[Web page caption snippets]
BEGIN
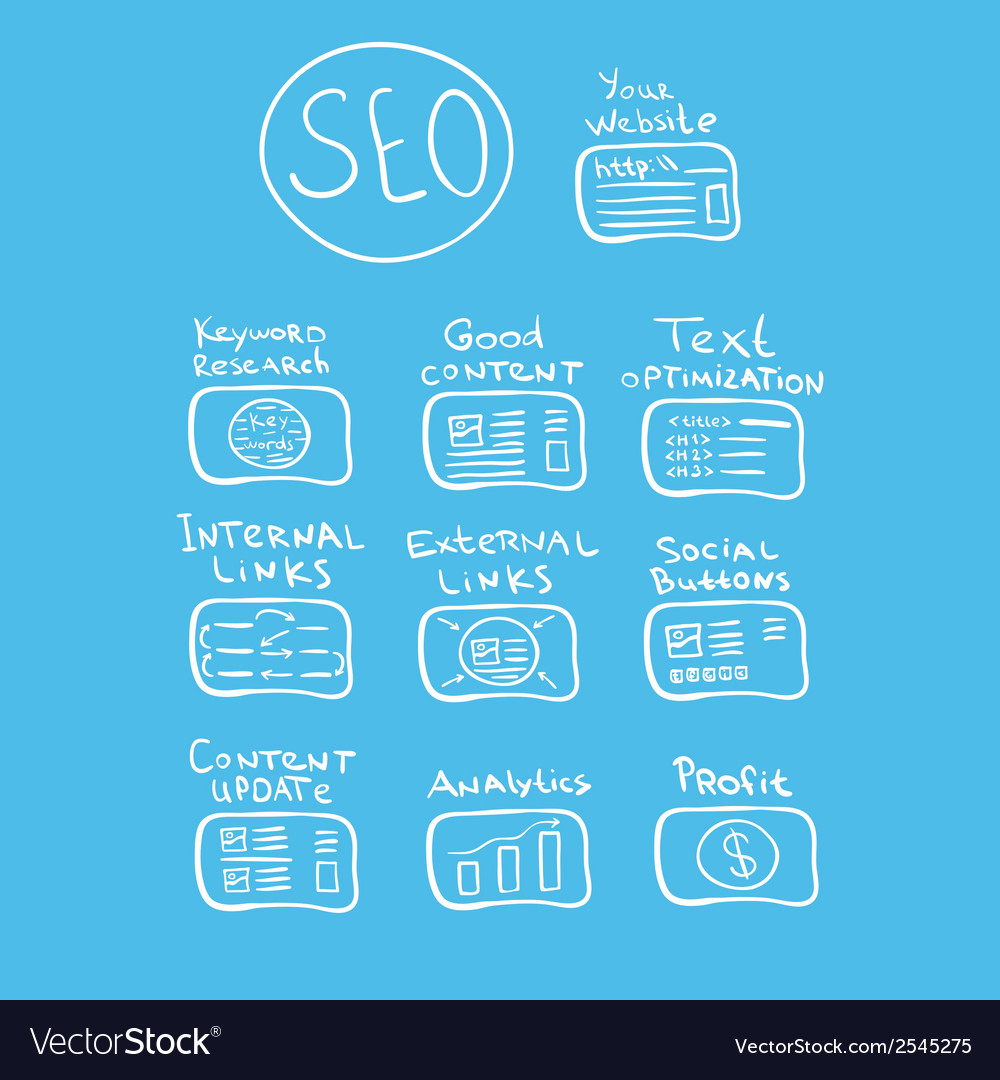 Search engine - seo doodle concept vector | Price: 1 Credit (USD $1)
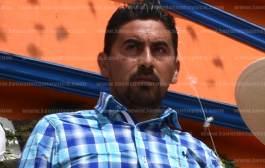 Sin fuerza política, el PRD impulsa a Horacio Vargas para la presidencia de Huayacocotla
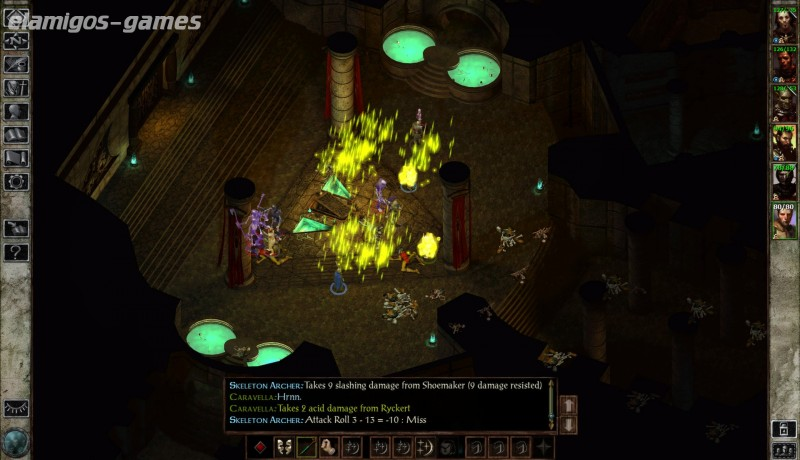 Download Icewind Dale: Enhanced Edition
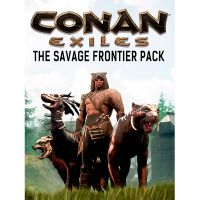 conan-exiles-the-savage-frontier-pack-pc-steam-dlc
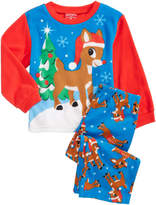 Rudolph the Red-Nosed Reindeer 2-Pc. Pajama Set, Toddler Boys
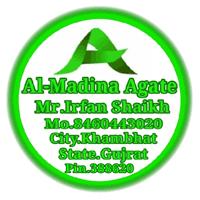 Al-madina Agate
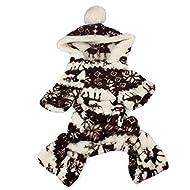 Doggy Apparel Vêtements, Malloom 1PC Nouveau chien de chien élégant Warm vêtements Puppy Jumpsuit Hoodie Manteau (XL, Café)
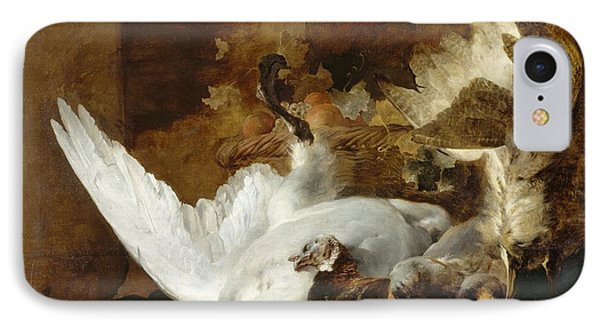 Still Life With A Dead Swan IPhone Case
END
• TASK DESCRIPTION: Excluding all pictures, print exactly and only the lines from the line with "conan-exiles-the-savage-frontier-pack-pc-steam-dlc" through the end of the records above, both ends included.

• SOLUTION FOR THIS TASK:
 conan-exiles-the-savage-frontier-pack-pc-steam-dlc
 Rudolph the Red-Nosed Reindeer 2-Pc. Pajama Set, Toddler Boys
 Al-madina Agate
 Doggy Apparel Vêtements, Malloom 1PC Nouveau chien de chien élégant Warm vêtements Puppy Jumpsuit Hoodie Manteau (XL, Café)
 Still Life With A Dead Swan IPhone Case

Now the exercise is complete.